Tribunal alemão profere veredito histórico sobre sírio acusado de crimes contra a humanidade
Um tribunal alemão profere hoje um veredito histórico no julgamento de um antigo coronel dos serviços secretos sírios, acusado de crimes contra a humanidade, o primeiro caso mundial relacionado com abusos cometidos pelo regime de Bashar al-Assad.
Anwar Raslan, 58 anos, antigo coronel da Segurança do Estado que desertou em 2012, enfrenta a prisão perpétua pelo assassínio de 58 pessoas e a tortura de 4.000 outras no centro de detenção Al-Khatib, também conhecido como Ramo 251, em Damasco, entre 29 de abril de 2011 e 07 de setembro de 2012.
No entanto, a acusação disse que apenas a morte de 30 pessoas poderia ser provada durante o julgamento.
Quase 11 anos após o início da revolta popular na Síria, esta é a primeira vez no mundo que um tribunal de Justiça examina os crimes atribuídos ao regime sírio e repetidamente documentados por ativistas sírios e organizações não-governamentais.
Na primeira parte deste julgamento, que é seguido de perto pela grande comunidade síria no exílio, o Tribunal Regional Superior de Koblenz condenou Eyad al-Gharib, antigo membro dos serviços de informação, a quatro anos e meio de prisão em fevereiro de 2021.
No seu veredito, o tribunal reconheceu "um ataque generalizado e sistemático contra a população civil" levado a cabo pelo regime de Assad a partir de março de 2011, quando os sírios saíram à rua para exigir democracia.
Anwar Raslan, que chefiou o departamento de investigação do Ramo 251 do extenso aparelho de segurança sírio, permaneceu em silêncio durante todo o julgamento que teve início a 23 de abril de 2020.
Contudo, em maio de 2020, os seus advogados leram uma declaração escrita na qual o ex-oficial negava o seu alegado envolvimento na morte e tortura dos detidos.
Desde então, os seus defensores têm argumentado que o coronel desertou em 2012 e tentou poupar os prisioneiros.
Para estes processos, a Alemanha aplica o princípio legal da jurisdição universal, que permite a um Estado processar os autores dos crimes mais graves, independentemente da sua nacionalidade ou do local onde foram cometidos.
Mais de 80 pessoas testemunharam, incluindo 12 desertores e numerosas vítimas que descreveram os abusos sofridos nas celas insalubres e superlotadas deste centro de detenção secreto: choques elétricos, pontapés e espancamentos com cabos, etc.
Algumas testemunhas recusaram-se a apresentar-se, outras foram ouvidas com os seus rostos escondidos ou usando uma peruca, por medo de represálias contra os familiares ainda na Síria.
Pela primeira vez, fotografias de "César" foram apresentadas em tribunal.

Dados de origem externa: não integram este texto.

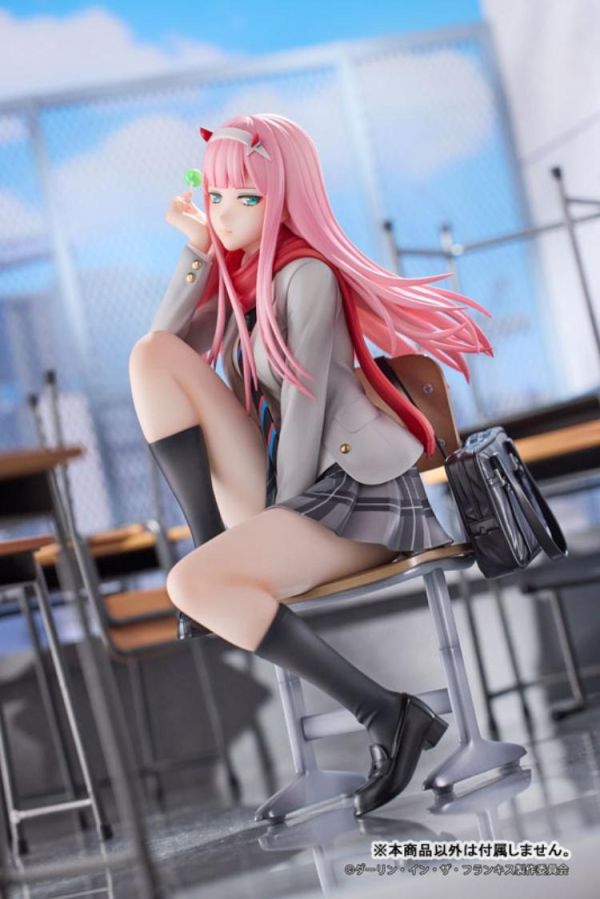 (預購) Hanabee 1/6 DARLING in the FRANXX 02 PVC完成品 20260423 Hanabee 1/6 DARLING in the FRANXX 02 PVC完成品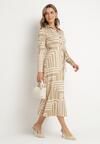 Rochie Bej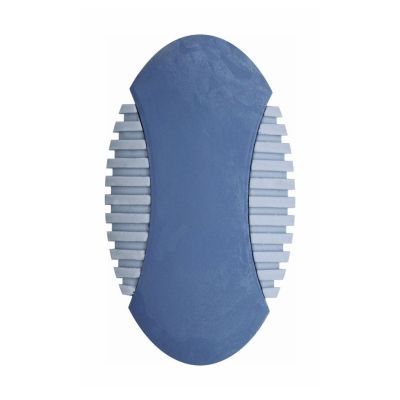 Radiergummi, oval, 2-farbig
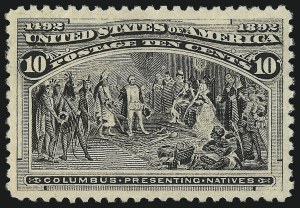 Sale 1044, Lot 189, 1890-93 Issue and Columbian Issue (Scott 219-245)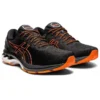Gel-Kayano 27 4E Wide « Black Marigold Orange »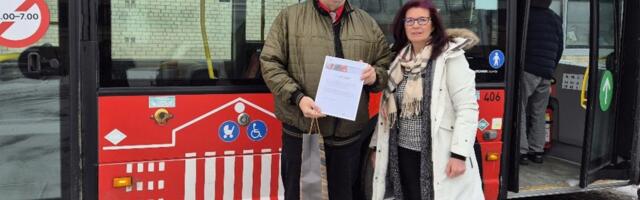 Kiirelt tegutsenud Tartu bussijuht päästis terviserikkega inimese elu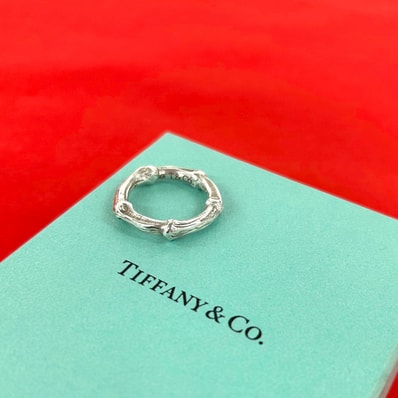 TIFFANY&Co. ティファニー バンブー シルバー925 リング・指輪 11号 シルバー
-2026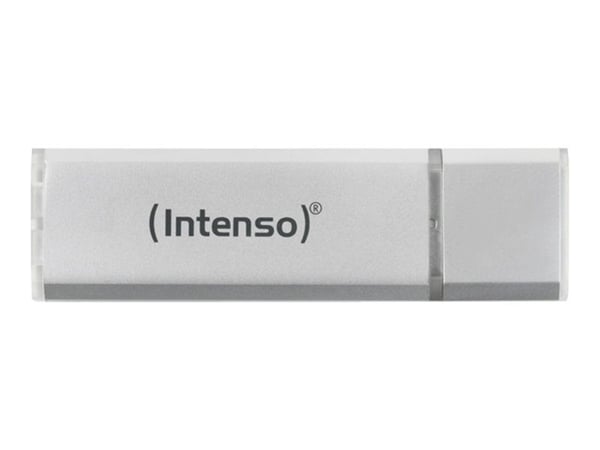 Intenso Ultra Line - USB-flashstasjon - 64 GB - USB 3.0 - sølv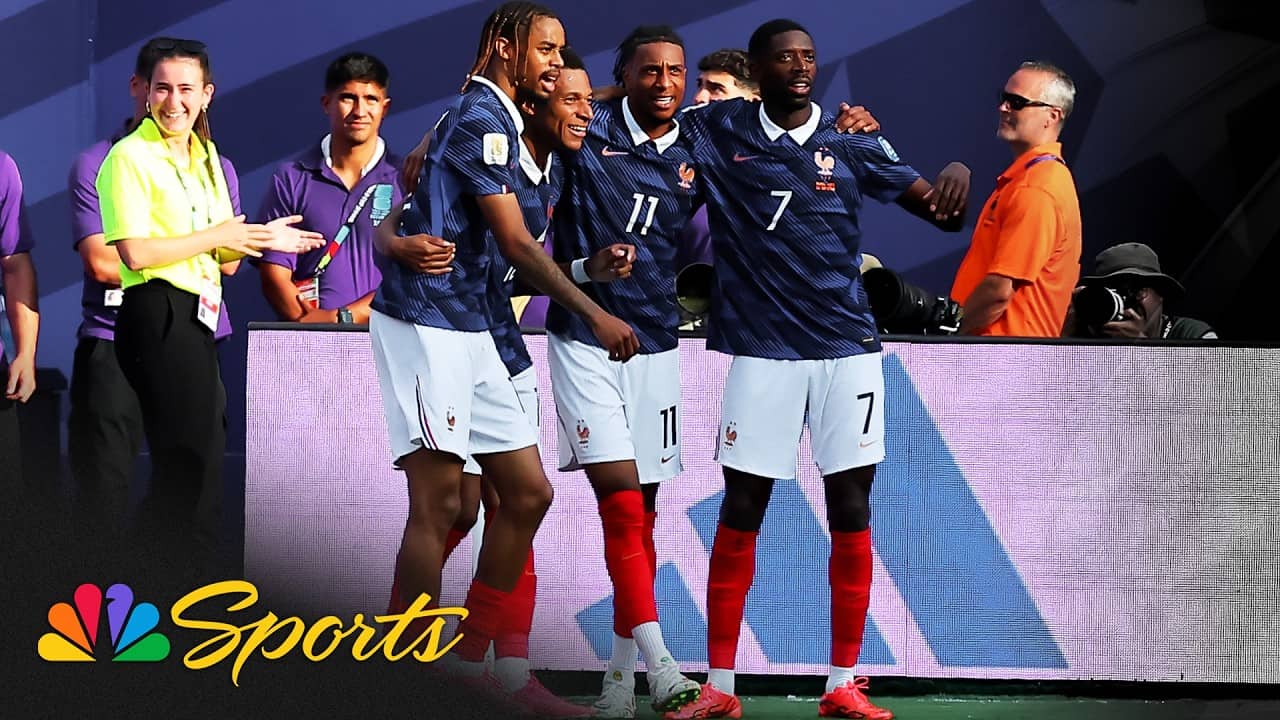 Why France can win World Cup after crushing Sweden | Pro Soccer Talk | NBC Sports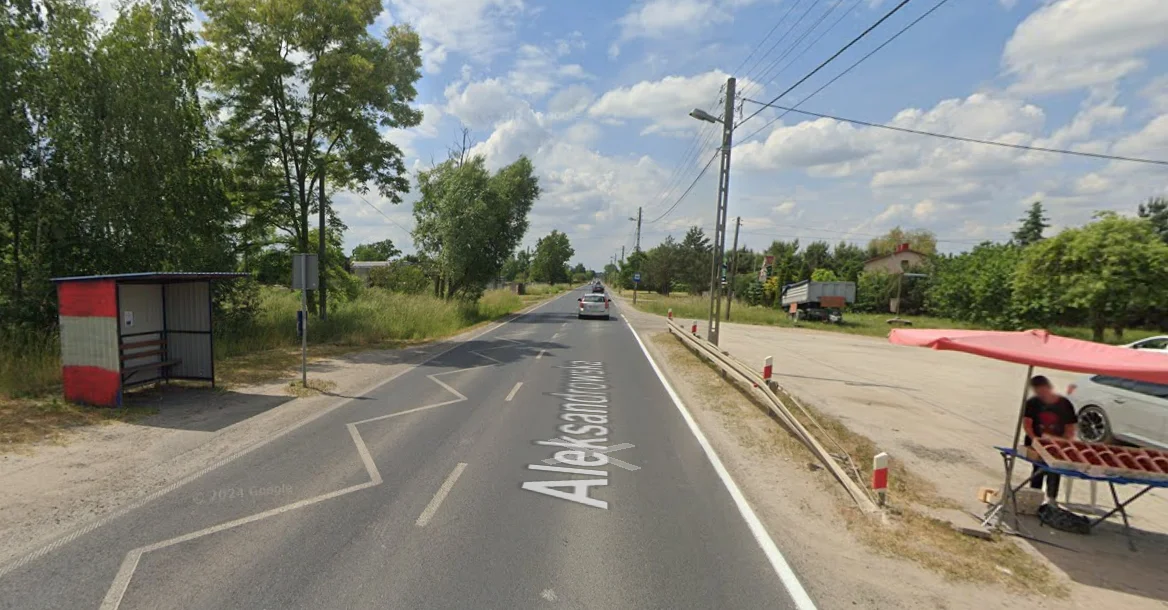 Przystanki autobusowe w Zgierzu kiedyś i dziś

Este ex-fotógrafo militar tinha arriscado a vida para conseguir retirar da Síria mais de 50.000 fotografias mostrando milhares de detidos a serem torturados até à morte.
Outro sírio também testemunhou sobre as valas comuns em que foram enterrados os corpos dos detidos mortos.
Nas suas observações finais, o procurador, que se referiu à responsabilidade histórica da Alemanha, citou um sobrevivente do Holocausto. O conflito na Síria já matou quase 500.000 pessoas e levou 6,6 milhões para o exílio no estrangeiro.
"Este julgamento é muito importante para os sírios porque examina crimes muito graves que continuam a ser cometidos hoje em dia", disse o advogado exilado Joumana Seif.
Como sinal da importância desta sentença para a diáspora síria, o tribunal, que se recusou a registar o processo, decidiu que o veredito seria simultaneamente traduzido para o árabe.
Anwar Raslan, que esteve em prisão preventiva durante três anos, nunca fez segredo do seu passado quando encontrou refúgio em Berlim com a sua família em 2014. Foi ele que, procurando proteção policial em Berlim, contou aos agentes da polícia o seu passado em fevereiro de 2015.
Outro julgamento ligado ao regime sírio, o de um médico que se refugiou na Alemanha, deverá começar na próxima semana em Frankfurt.